Uğruna öleceği şeyler olmalı insanın. Ve bu uğruna öleceği şeyler için yaşamalı. Yaşamalı ve savaşmalı... Yaşamalı ve can alıp, gerekirse gözünü kırpmadan can vermeli. Zehra Üsteğmen'de uğruna öleceği şeyler adına yaşamış, can almış ve şimdi de gözünü kırpmadan can vermişti. Zehra Üsteğmen gözünü kırpmadan can veren on binlerce şehitten sadece bir tanesiydi. Ve şehitlerin hakkı ne olursa olsun ödenmezdi.
Gökçe Üsteğmen, Zehra Üsteğmen'in evine giden yolda bunları düşüyordu. Şehit haberini kendisi verecekti. Kızı vardı bir tane. Gülbahar, üç yaşında daha, kim bakacak ona? diye düşünürken sonunda eve vardı. Eşi de şehit olmuştu Zehra Üsteğmen'in, o yüzden annesi Handan Hanım ile beraber yaşıyordu.
Gökçe araba durunca arabadan indi ve kapının önüne geldi. Üç kez kapıyı tıklattı. Kapıyı Zehra Üsteğmen'in babası Yasin Bey açmıştı.
"Kızım hoş geldin, geç şöyle ayakta kalma. Zehra'ya bir şey mi oldu?" dedi. Olanların sadece çok azından haberi vardı çünkü Yasin Bey kalp hastasıydı. Ama yapacak bir şey yoktu. Ölüm bir anda gelirdi... Hiç beklemediğin bir anda...
O sırada arkadan elinde tencereyle Handan Hanım belirdi." Kim gelmiş Yasin? " derken elindeki tencere Gökçe ve yanındaki üniformalı askerleri görünce yere düştü. "Yok... Yok..." diye sayıklamaya başladı.

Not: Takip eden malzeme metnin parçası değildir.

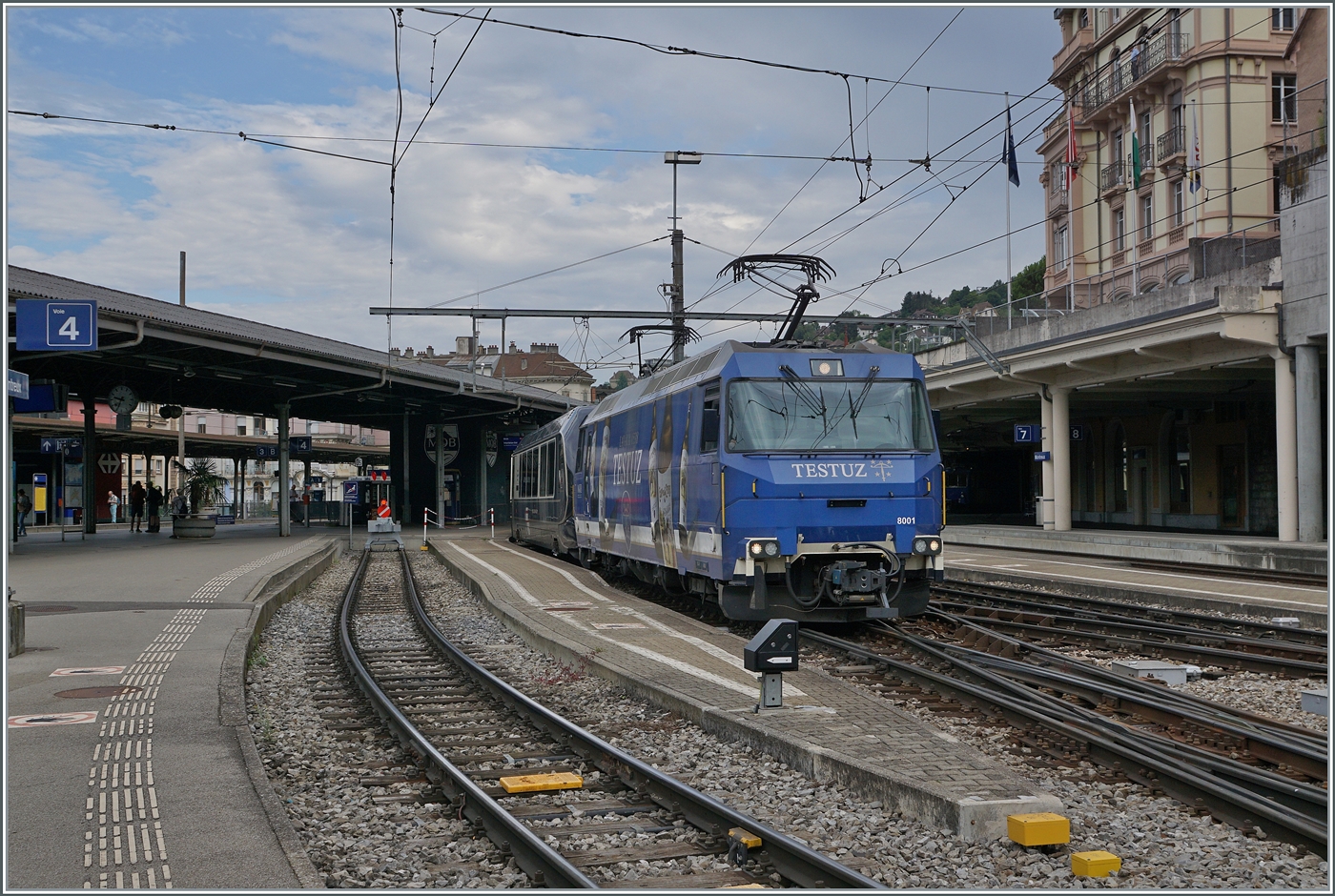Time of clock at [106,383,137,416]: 9:34
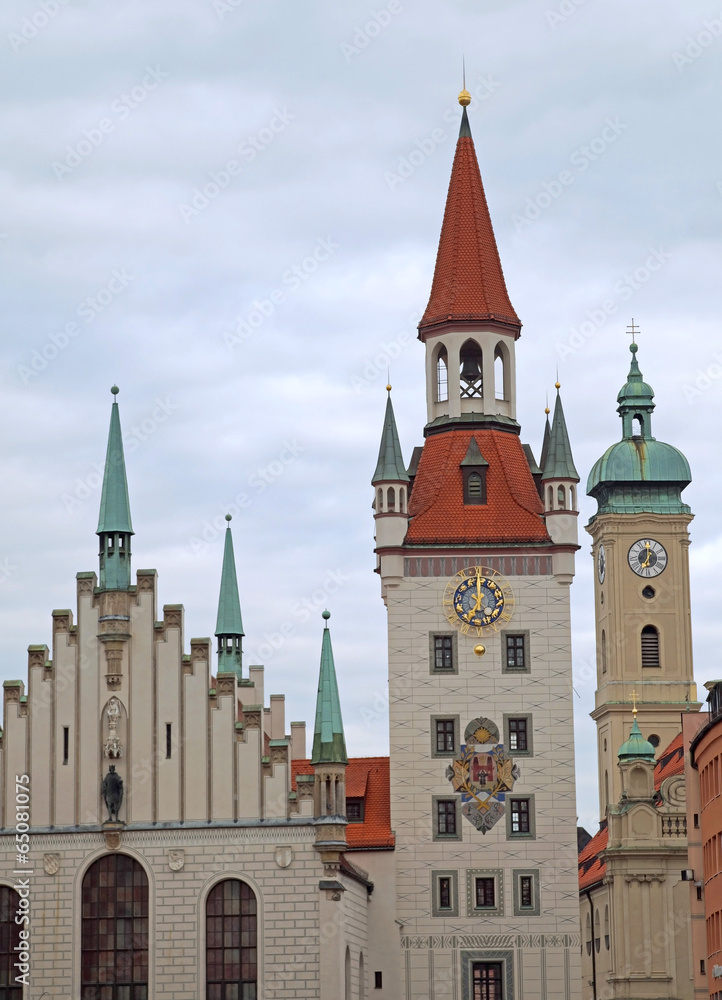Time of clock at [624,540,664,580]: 7:00
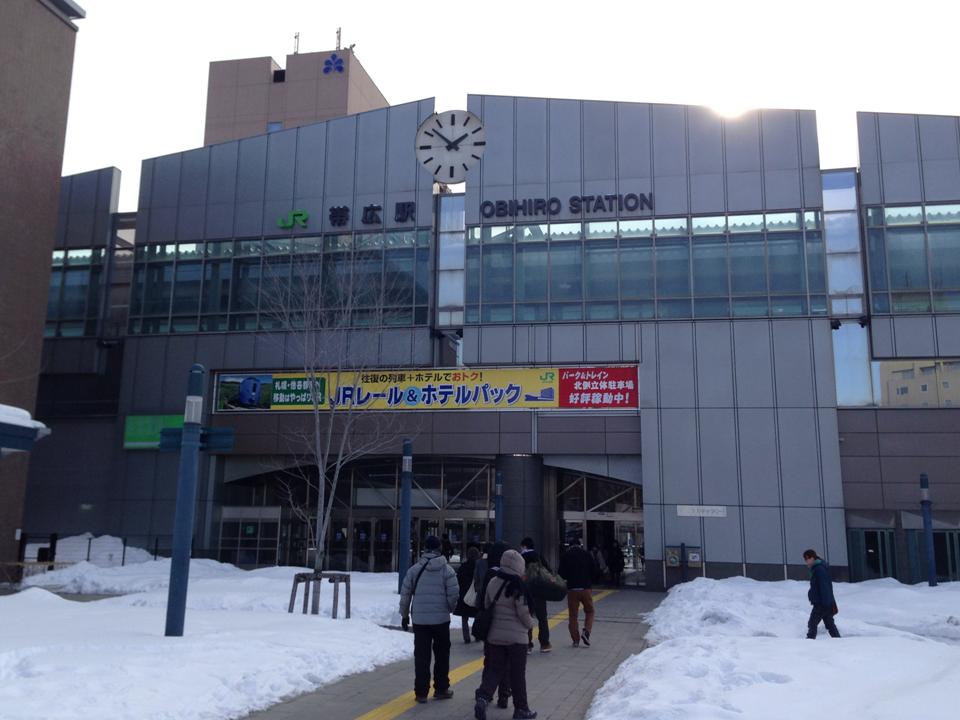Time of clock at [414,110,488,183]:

Sonra Gökçe konuştu. "Zehra Balcı, teröristlerle girdiği çatışmada şehit olmuştur. Başınız sağ olsun." Sesi bir demir kadar sert çıkmıştı ama içindeki yangın sönmek bilmiyordu.
Handan Hanım dizlerinin üstüne düştü. Öyle bir düştü ki sanki zelzele oldu. Tiz bir sesle gökleri yaracak kadar sesli şekilde "Kızım, Zehra'm" diye bağırdı. Yasin Bey duyduğu şeylerle kapıda kalakaldı. Yan odadan Gülbahar çıktı. Gökçe'yi görünce ona doğru koştu.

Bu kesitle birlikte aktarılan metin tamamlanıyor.